— start Dataset rows —
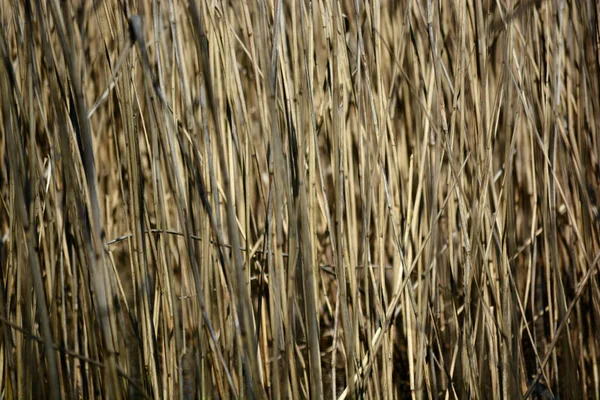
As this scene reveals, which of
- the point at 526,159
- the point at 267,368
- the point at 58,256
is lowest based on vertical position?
the point at 267,368

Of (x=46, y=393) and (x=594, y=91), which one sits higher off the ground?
(x=594, y=91)

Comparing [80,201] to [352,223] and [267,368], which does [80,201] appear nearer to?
[352,223]

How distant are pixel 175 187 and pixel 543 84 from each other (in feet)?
1.96

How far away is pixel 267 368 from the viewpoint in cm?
125

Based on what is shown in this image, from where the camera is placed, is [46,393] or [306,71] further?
[46,393]

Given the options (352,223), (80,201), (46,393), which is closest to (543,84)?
(352,223)

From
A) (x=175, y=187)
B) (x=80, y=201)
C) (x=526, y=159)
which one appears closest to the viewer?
(x=80, y=201)

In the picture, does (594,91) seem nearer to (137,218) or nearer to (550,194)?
(550,194)

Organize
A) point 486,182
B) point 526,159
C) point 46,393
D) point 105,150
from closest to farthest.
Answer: point 486,182, point 46,393, point 526,159, point 105,150

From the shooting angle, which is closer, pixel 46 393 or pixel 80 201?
pixel 80 201

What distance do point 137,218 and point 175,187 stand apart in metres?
0.07

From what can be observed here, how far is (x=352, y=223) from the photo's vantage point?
106 centimetres

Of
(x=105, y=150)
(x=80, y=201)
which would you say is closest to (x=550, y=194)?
(x=80, y=201)

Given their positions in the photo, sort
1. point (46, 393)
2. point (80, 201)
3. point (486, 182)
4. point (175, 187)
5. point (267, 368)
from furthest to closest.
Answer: point (267, 368)
point (46, 393)
point (486, 182)
point (175, 187)
point (80, 201)
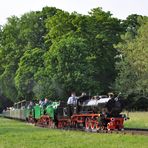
— end Dataset rows —
Report every line in the data above that contains the string "Given", copying each line as it appears.

Given the options (352,223), (80,201), (46,393), which is closest to (543,84)?
Given their positions in the photo, sort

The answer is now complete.